:: CONSIGNE ::
Relevez tous les rituels pratiques de la vie quotidienne que l'extrait sur l'idéologie cite en exemple entre parenthèses.

:: EXTRAIT SOURCE ::
Mais reconnaître que nous sommes des sujets, et que nous fonctionnons dans les rituels pratiques de la vie quotidienne la plus élémentaire (la poignée de main, le fait de vous appeler par votre nom, le fait de savoir, même si je l’ignore, que vous « avez » un nom propre, qui vous fait reconnaître comme sujet unique, etc.) - cette reconnaissance nous donne seulement la « conscience » de notre pratique incessante (éternelle) de la reconnaissance idéologique, - sa conscience c’est-à-dire sa reconnaissance, - mais elle ne nous donne nullement la connaissance (scientifique) du mécanisme de cette reconnaissance. Or c’est à cette connaissance qu’il faut en venir, si on veut, tout en parlant dans l’idéologie et du sein de l’idéologie, esquisser un discours qui tente de rompre avec l’idéologie pour risquer d’être le commencement d’un discours scientifique (sans sujet) sur l’idéologie.
Donc, pour représenter pourquoi la catégorie de sujet est constitutive de l’idéologie, qui n’existe qu’en constituant les sujets concrets en sujets, je vais employer un mode d’exposition particulier : assez « concret » pour qu’il soit reconnu, mais assez abstrait pour qu’il soit pensable et pensé, donnant lieu à une connaissance.

:: DONNÉES FOURNIES ::
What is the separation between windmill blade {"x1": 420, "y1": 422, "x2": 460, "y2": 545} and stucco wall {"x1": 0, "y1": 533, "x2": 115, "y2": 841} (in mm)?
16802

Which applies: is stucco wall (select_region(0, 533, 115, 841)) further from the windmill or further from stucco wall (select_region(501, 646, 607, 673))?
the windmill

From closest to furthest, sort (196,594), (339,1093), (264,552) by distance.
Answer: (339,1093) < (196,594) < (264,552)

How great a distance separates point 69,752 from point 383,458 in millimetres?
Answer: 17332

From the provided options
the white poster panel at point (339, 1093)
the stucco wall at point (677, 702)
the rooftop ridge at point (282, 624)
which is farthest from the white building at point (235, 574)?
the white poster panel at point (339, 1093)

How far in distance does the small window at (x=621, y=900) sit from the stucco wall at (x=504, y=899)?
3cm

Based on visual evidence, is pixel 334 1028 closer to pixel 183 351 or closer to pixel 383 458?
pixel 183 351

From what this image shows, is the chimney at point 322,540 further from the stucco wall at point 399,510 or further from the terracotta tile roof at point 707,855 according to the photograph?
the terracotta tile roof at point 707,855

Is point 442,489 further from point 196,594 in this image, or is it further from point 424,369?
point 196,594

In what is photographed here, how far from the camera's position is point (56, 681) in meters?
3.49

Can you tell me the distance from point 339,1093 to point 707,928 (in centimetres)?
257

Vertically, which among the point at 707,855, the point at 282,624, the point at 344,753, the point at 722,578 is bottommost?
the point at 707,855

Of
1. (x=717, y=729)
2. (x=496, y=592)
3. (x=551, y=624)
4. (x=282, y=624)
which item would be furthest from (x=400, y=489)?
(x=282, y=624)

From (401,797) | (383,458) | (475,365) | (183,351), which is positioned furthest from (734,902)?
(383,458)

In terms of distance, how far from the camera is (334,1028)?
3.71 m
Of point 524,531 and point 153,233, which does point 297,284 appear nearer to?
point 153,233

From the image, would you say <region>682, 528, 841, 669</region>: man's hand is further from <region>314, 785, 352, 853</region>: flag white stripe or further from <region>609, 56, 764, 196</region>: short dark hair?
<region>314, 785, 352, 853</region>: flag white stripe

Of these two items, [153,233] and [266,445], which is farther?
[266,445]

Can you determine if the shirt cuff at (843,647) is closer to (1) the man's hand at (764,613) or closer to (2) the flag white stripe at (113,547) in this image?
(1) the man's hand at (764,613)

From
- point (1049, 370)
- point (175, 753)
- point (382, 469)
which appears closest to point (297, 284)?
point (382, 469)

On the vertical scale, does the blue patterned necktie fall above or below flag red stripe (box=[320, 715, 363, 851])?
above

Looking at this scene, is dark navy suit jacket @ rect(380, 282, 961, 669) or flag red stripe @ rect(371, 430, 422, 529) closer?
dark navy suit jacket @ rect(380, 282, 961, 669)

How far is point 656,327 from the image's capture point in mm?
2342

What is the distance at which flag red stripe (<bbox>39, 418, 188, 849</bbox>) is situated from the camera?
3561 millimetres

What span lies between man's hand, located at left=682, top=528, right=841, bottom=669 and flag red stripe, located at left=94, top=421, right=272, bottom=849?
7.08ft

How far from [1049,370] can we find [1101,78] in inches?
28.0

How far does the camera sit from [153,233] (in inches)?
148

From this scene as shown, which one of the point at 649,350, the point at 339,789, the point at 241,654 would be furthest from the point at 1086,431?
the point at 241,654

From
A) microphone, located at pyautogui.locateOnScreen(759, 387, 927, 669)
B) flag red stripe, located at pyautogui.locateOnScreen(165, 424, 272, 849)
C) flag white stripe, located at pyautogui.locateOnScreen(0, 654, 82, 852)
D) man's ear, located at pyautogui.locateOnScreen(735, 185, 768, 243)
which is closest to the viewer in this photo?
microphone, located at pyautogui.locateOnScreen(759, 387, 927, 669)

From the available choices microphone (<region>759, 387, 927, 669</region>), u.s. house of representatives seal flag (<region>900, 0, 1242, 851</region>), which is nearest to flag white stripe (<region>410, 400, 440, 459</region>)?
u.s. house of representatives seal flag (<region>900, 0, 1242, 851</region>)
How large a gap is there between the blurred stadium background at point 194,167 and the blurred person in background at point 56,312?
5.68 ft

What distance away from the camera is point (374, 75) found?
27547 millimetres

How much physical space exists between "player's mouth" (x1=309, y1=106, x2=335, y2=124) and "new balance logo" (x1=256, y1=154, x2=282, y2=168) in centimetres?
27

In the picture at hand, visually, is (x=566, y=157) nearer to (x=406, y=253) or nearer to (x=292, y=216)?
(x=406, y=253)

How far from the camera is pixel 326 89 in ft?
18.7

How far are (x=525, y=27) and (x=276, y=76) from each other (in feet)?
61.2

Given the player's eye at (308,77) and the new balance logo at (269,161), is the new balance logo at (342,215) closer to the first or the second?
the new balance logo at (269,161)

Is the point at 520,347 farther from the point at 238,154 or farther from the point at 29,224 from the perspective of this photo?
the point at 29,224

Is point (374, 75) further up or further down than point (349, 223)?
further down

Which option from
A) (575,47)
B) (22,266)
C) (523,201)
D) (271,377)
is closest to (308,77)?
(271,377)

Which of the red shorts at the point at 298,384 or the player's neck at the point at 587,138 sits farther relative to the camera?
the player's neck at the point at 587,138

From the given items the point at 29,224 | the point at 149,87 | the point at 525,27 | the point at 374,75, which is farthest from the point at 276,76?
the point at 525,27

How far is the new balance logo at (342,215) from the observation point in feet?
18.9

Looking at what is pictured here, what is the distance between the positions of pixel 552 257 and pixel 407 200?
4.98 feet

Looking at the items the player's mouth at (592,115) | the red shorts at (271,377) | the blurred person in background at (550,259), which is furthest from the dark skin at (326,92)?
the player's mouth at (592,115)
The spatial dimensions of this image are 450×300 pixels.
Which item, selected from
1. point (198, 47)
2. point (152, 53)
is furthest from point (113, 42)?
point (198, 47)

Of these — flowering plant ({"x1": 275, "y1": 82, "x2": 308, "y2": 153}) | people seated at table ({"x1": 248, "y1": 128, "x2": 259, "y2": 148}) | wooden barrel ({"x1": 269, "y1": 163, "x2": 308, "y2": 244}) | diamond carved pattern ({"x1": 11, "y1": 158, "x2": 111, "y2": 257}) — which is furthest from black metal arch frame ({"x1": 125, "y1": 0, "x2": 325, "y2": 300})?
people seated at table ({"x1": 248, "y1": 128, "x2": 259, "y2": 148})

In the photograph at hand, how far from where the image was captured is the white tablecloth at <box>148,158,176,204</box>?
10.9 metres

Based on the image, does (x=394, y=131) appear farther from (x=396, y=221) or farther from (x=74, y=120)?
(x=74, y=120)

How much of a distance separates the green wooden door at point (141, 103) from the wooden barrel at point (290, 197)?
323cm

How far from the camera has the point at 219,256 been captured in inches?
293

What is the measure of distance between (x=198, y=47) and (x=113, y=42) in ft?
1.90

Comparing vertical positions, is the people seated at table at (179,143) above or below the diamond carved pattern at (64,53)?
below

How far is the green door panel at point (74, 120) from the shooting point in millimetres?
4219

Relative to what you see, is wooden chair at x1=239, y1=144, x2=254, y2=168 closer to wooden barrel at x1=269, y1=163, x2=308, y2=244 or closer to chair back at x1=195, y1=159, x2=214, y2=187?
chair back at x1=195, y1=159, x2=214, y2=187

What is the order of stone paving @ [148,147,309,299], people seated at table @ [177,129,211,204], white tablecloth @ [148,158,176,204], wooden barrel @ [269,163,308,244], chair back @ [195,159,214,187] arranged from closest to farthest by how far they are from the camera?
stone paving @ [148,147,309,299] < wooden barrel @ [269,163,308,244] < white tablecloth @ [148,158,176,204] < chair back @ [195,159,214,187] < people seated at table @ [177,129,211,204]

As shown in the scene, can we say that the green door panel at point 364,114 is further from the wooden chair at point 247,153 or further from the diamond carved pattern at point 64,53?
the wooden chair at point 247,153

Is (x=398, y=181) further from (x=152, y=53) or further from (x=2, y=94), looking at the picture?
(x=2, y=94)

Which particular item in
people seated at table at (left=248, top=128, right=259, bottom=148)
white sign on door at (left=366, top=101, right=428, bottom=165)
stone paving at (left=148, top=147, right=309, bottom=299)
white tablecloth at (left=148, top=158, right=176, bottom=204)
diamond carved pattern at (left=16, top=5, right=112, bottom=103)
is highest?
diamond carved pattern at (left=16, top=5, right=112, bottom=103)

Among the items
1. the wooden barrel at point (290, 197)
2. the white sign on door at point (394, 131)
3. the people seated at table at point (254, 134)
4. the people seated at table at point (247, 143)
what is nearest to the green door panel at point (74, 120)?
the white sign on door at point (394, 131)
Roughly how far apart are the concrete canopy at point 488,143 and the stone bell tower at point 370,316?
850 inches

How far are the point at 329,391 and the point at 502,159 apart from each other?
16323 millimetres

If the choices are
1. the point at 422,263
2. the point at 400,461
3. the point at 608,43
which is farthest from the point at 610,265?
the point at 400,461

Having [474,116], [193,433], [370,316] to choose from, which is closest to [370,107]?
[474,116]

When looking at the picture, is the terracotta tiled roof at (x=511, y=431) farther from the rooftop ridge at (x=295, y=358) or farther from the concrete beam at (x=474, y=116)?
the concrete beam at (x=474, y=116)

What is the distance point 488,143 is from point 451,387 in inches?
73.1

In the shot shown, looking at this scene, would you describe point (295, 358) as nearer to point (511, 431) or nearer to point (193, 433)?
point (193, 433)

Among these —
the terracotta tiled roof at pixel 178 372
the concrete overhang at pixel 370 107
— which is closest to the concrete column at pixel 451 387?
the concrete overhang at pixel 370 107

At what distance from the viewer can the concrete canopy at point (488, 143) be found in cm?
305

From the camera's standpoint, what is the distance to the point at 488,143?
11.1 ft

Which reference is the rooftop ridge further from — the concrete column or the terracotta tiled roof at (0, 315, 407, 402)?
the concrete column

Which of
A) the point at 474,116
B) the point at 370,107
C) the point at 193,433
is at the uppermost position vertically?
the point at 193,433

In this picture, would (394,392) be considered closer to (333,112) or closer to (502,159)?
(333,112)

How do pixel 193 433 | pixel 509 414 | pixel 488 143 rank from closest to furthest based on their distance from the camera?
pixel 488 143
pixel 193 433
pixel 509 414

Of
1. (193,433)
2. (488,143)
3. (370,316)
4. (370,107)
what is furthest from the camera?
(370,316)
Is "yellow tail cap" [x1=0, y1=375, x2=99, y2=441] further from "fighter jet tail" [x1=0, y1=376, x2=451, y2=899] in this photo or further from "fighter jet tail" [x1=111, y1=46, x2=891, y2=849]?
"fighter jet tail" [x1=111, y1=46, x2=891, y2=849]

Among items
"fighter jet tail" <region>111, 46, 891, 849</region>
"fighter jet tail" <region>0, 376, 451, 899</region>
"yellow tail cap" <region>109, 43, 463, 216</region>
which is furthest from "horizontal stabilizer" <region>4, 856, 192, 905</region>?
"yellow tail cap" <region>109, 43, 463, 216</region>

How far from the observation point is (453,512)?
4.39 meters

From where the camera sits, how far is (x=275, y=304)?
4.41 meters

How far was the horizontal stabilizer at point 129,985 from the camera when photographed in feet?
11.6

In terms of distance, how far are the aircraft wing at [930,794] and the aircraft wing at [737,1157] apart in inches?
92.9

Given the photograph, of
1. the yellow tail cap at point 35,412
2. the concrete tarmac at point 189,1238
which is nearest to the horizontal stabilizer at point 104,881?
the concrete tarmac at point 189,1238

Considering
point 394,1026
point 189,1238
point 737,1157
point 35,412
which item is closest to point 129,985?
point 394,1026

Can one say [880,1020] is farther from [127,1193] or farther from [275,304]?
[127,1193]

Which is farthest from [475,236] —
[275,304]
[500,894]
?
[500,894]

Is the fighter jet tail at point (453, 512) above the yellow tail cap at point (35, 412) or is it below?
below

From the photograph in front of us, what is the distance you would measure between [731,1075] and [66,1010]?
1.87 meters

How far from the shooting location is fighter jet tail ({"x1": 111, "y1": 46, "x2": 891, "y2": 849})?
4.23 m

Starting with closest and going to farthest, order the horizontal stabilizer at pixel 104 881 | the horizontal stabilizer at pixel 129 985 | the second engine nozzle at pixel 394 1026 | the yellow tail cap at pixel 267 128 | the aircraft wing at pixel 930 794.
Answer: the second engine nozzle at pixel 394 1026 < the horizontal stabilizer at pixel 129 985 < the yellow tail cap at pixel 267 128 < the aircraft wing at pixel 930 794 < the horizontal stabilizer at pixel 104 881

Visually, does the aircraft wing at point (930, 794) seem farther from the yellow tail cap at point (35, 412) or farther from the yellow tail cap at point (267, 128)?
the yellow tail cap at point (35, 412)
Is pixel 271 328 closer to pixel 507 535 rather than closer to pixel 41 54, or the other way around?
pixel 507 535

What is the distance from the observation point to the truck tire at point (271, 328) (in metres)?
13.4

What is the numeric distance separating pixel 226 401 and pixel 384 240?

:: RÉPONSE RÉDIGÉE ::
- la poignée de main
- le fait de vous appeler par votre nom
- le fait de savoir, même si je l'ignore, que vous « avez » un nom propre, qui vous fait reconnaître comme sujet unique